Stau1 Affects the Immune Response by Decitabine.
Next, we asked whether Stau1 also affects the viral mimicry state induced by decitabine. First, we examined the effect of Stau1 knockdown on the activation status of PKR and its downstream signaling. Since ERV and other dsRNAs act as PKR activators, Stau1 knockdown should decrease the phosphorylation of PKR and its downstream signaling even when cells were treated with decitabine. Using immunocytochemistry, we found that, in Stau1-deficient cells, both pPKR and peIF2ɑ signals were decreased dramatically (SI Appendix, Fig. S3). The signal for the total PKR and eIF2ɑ remained unchanged, indicating that Stau1 affects the activation status of PKR signaling by stabilizing PKR-activating dsRNAs such as ERVs.

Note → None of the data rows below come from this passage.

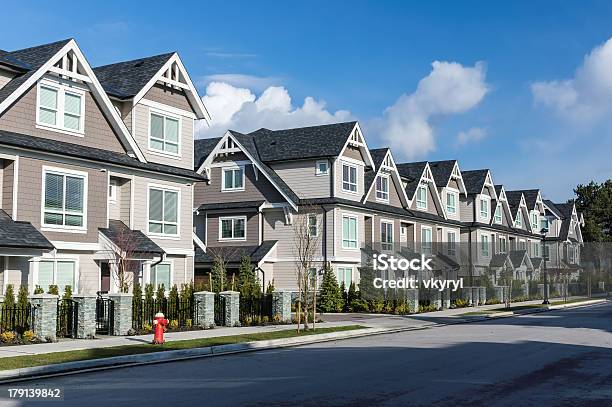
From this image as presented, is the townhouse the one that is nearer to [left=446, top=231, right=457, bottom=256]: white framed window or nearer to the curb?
the curb

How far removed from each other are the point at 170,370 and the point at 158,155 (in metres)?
16.9

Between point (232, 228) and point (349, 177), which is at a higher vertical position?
point (349, 177)

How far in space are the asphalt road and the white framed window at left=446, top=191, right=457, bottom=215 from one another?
38.6 meters

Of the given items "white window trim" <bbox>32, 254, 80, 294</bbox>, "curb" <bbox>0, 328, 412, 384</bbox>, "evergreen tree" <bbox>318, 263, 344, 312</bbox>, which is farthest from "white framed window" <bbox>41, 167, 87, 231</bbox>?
"evergreen tree" <bbox>318, 263, 344, 312</bbox>

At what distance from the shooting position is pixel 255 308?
3003 centimetres

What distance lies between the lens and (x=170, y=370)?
1591 cm

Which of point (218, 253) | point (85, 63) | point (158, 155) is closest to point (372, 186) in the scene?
point (218, 253)

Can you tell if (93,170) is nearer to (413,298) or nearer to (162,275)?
(162,275)

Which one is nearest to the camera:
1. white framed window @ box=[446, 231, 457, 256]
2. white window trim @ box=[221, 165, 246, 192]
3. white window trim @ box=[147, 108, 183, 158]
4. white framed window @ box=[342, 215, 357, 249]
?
white window trim @ box=[147, 108, 183, 158]

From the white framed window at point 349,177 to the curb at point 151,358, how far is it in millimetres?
18789

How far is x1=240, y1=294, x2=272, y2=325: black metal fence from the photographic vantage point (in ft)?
95.8

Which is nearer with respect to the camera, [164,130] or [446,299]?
[164,130]

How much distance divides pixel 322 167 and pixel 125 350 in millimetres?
25936

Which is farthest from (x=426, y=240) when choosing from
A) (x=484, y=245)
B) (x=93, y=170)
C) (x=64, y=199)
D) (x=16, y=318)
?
(x=16, y=318)
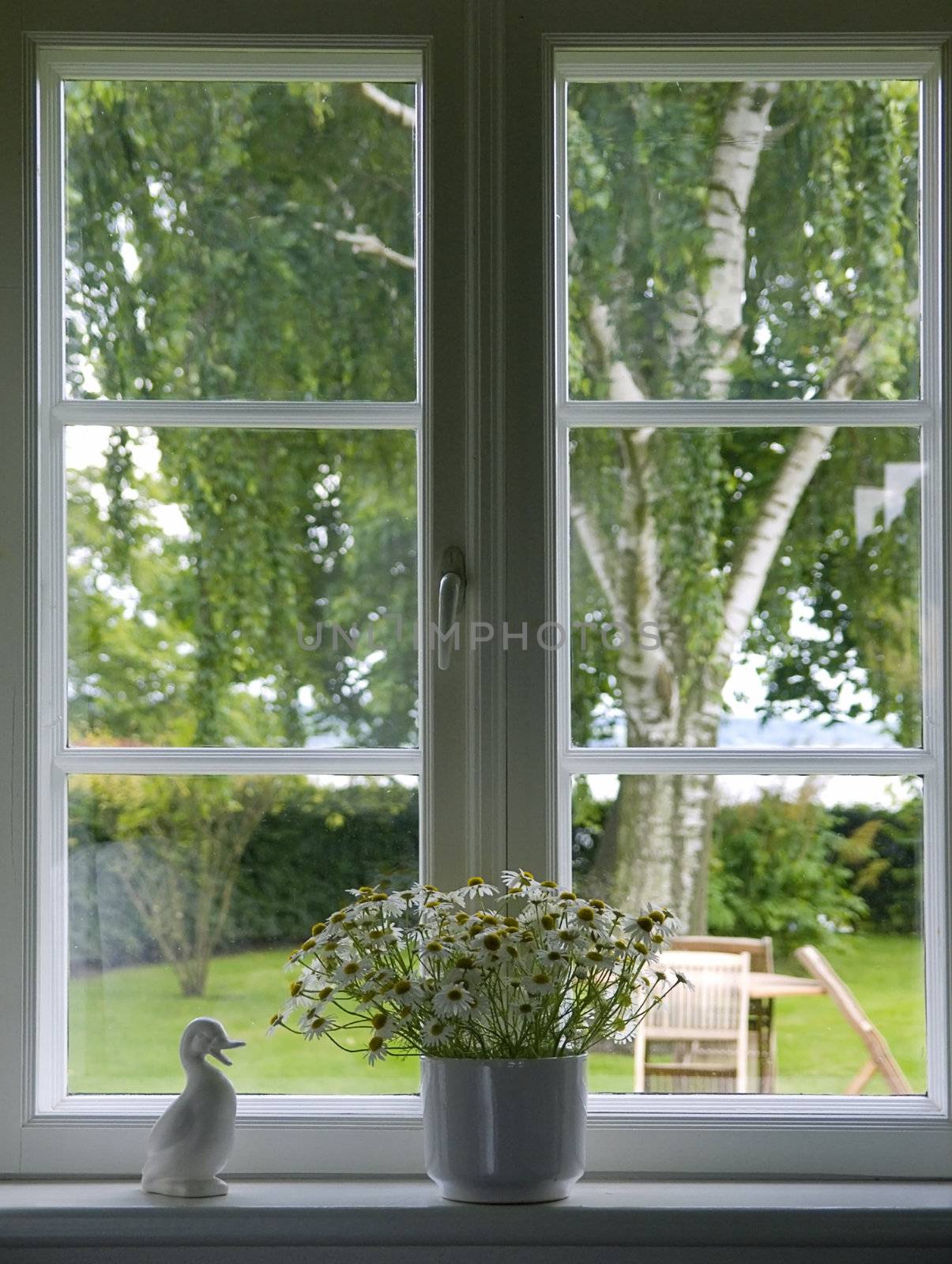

We then investigated the effect of Stau1 on the interferon signature of the viral mimicry state. Using total RNA-seq, we confirmed that decitabine treatment resulted in a strong induction of many ISGs. We identified a total of 82 significantly up-regulated genes that were related to immune and response to virus (Fig. 4A, clusters 1 and 2). In addition, gene ontology (GO) analysis of the top 300 up-regulated genes using ClueGo and CluePedia revealed response to a type I interferon-related term (Fig. 4B). In addition to immune-related genes, decitabine treatment increased ribosome biogenesis (cluster 3), mitochondrial gene expression (cluster 4), mitotic cell cycle (cluster 5), and mitochondrial transport (cluster 6). Moreover, decitabine treatment also significantly decreased the expression of genes, which could be clustered to protein localization to the endoplasmic reticulum (cluster 7), mRNA splicing (cluster 8), and translation (cluster 9).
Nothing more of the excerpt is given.